E’ questo uno degli aspetti rilevati dalla relazione semestrale dalla Direzione Investigativa Antimafia presentata al Parlamento dal ministero degli Interni Angelino Alfano.

 

«Le evidenze info-investigative – si legge nel documento – consentono di offrire una prospettiva dei “comportamenti criminali” della ‘ndrangheta sempre più protesa ad estendere e consolidare la propria presenza all’estero e a radicarsi nelle regioni del Centronord».
Poi il focus nelle province calabresi. Noi cominciamo da Reggio Calabria.

 

 La dimensione sociale e i rapporti economici della provincia continuano ad essere condizionati da una diffusa prevaricazione della ‘ndrangheta. A vertice di tale struttura si pone il “crimine”, o provincia, espressione della città di Reggio Calabria e dei luoghi che si affacciano sui mari Tirreno e Jonio, dove operano “famiglie”, ‘ndrine e locali, secondo una ripartizione tradizionale nelle seguenti tre macro-aree: città di Reggio Calabria e zone limitrofe, versante tirrenico (“Piana”), fascia jonica (“Montagna”).

 

L’interferenza della mafia non si è peraltro limitata al condizionamento di singoli procedimenti amministrativi, ma pare aver riguardato, ancora più a monte, la fase elettorale nell’ottica di far emergere candidati compiacenti, allo scopo di poter ottenere, durante l’esercizio del mandato, agevolazioni funzionali al consolidamento del potere sul territorio, sia in termini sociali che di sfruttamento delle risorse derivanti dagli stanziamenti per l’assegnazione di gare d’appalto.

 

Città e zone limitrofe.

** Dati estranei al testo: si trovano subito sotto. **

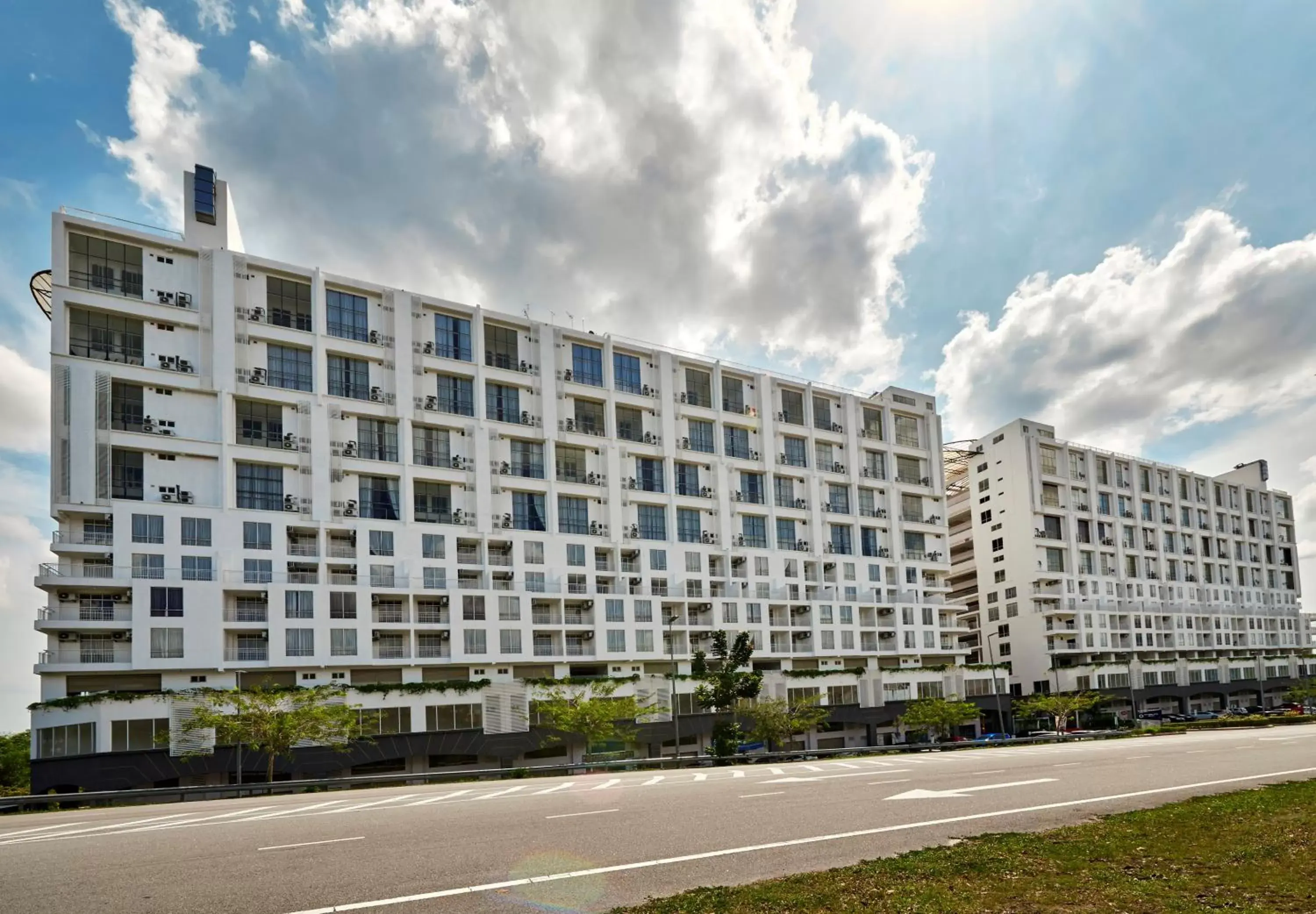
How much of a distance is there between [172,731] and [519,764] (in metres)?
23.2

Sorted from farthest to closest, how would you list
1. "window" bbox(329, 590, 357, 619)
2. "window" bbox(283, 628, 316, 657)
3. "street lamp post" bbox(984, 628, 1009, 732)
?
1. "street lamp post" bbox(984, 628, 1009, 732)
2. "window" bbox(329, 590, 357, 619)
3. "window" bbox(283, 628, 316, 657)

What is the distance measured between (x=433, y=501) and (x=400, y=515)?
10.5ft

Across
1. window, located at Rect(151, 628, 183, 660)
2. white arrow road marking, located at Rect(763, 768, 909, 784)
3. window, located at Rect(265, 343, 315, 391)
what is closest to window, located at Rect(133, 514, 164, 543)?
window, located at Rect(151, 628, 183, 660)

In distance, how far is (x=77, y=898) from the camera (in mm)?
12633

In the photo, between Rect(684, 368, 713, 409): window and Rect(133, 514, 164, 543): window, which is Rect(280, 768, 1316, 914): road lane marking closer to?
Rect(133, 514, 164, 543): window

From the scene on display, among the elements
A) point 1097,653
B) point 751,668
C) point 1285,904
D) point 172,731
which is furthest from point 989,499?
point 1285,904

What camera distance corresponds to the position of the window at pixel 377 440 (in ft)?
218

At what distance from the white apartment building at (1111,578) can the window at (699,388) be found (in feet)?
130

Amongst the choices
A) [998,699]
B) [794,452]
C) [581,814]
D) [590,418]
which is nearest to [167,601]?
[590,418]

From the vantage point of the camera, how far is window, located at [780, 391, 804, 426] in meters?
87.9

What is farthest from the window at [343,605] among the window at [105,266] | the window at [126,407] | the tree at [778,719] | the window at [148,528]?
the tree at [778,719]

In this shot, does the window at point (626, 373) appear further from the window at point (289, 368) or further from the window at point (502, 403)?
the window at point (289, 368)

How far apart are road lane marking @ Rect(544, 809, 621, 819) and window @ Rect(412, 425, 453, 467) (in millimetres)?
50827

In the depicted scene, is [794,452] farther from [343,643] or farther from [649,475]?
[343,643]
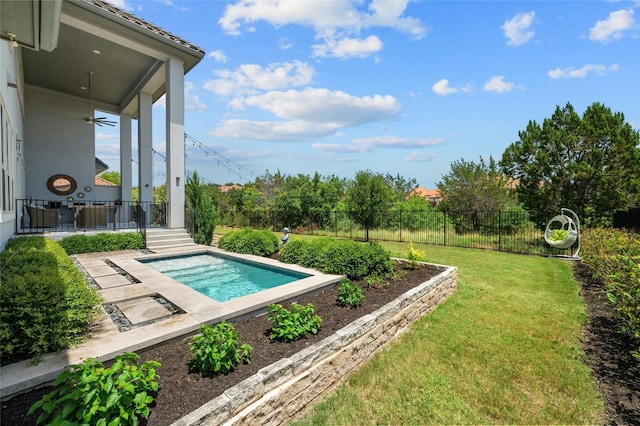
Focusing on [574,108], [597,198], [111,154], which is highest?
[574,108]

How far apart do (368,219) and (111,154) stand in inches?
520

Qui perdurano le intese ‘ndranghetiste stabilite dai De Stefano (centro, quartiere Archi e Santa Caterina), dai Condello (Archi), dai Libri (centro, località Cannavò, Mossoroffa, Spirito Santo e Trabocchetto)e dai Tegano (centro, Archi, Santa Caterina e zona Tremulini). Tra le principali cosche operative nel capoluogo di provincia si segnalano i Serraino, i Ficara-Latella, Lo Giudice, i Borghetto-Caridi-Zindano e Rosmini, i Labate e gli Alampi. Le cosche regine continuano a manifestare interesse verso il mondo delle scommesse e dei giochi online.

 

Versante tirrenico. I Piromalli e i Molè rimangono attori indiscussi del teatro criminale della Piana di Gioia Tauro. Nella zona di Rosarno e di San Ferdinando si registra l’operatività dei Pesce e dei Bellocco, mentre a Palmi sarebbero attivi i Gallico e i Parrello. A Seminara agirebbero i Santaiti, i Gioffré e i Caia-Laganà, mentre a Rizziconi i Crea. Il comprensorio Sinopoli-Sant’Eufemia subirebbe, invece, la forte ingerenza degli Alvaro. Quest’ultima cosca, in particolare, poteva contare su una solida rete commerciale attiva nel settore dell’importazione di frutta e tuberi, utilizzata come carichi di copertura per la cocaina. Inoltre, il Porto di Gioia Tauro continua a rappresentare una rotta privilegiata del narcotraffico internazionale e del contrabbando di tabacchi.

 


Versante Jonico. Sono ritenuti manifestazioni criminali di assoluto rilievo i locali San Luca (Pelle-Vottari-Nirta-Strangio), Platì (Barbaro-Trimboli), Africo (Morabito-Palamara-Bruzzaniti), Cirella di Platì (Fabiano), Siderno (Commisso in contrapposizione ai Costa e ai Curciarello), Marina di Gioiosa Jonica (Acquino-Coluccio-Mazzaferro) e Gioiosa Jonica (Scali, Ursino e Ierino).